======== Document segment ========

On Tue, 10 Nov 1998, Kent M Pitman wrote:

>[...]
> 
> In any event, also, I observe the possibility of tests whose 
> function is not to "prove conformance" but to "demonstrate
> correct behavior on a known set of tests".  By such word games,
> you can relax the set of things the test seems to "prove" and
> so make it possible for a correct answer to mean "passed" and
> not "might have passed" since completing the entire test does
> not have the same weight.  That might be a better way to go.

That is closer to what I was thinking, anyway.  They should provide a
common basis for comfort, but should not be taken to prove anything.

> 
> Also, I do think you should create an appeal procedure because
> a failure to conform may sometimes be due to lack of foresight
> on the part of the designers and (as with a disputed item on a
> credit card bill) might wish not to be counted as a black mark
> during a time while some sort of mediation was invoked.

I see your point, but I sure don't want to create some huge legal system
for this.  With the test case subservient to the specification, I could
forsee confusion in the marketplace between "conforming" and "passes the
tests", if the tests are testing MORE than what is specified.  Of course,
I can forsee just as well confusion between "conforming" and "uses the
reference implementation", since a reference implementations, like a test
case, will likely do more than what is specified.

> 
> However, all that said, I think exactly for the reasons cited
> above that you are best staying out of the business of tightly
> coupling tests with specifications unless you make the tests
> definitional, and at that point you might as well just supply a 
> reference implementation instead.

Except that the reference implementation and tests are complementary, and
a reference implementation is not always possible.

I'm not sure what you mean by "definitional" here.  I'm not suggesting a
formal conformance suite, a la Ada.

======== Information provided ========

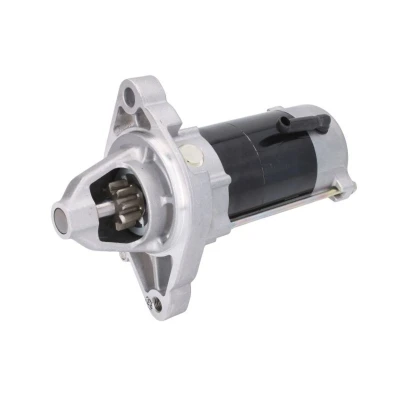 Abbildung von DENSO DSN1215 Anlasser 12 1 9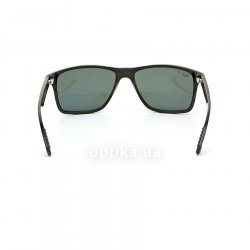 RB4234 601 9A sunglasses Ray-Ban 24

========

■ Task statement ■
Please rewrite the message about conformance tests from "Except that the" up to and including "suite, a la Ada.", changing "reference implementation" to "sample implementation" wherever it appears.

■ Result of this task ■
Except that the sample implementation and tests are complementary, and
a sample implementation is not always possible.

I'm not sure what you mean by "definitional" here.  I'm not suggesting a
formal conformance suite, a la Ada.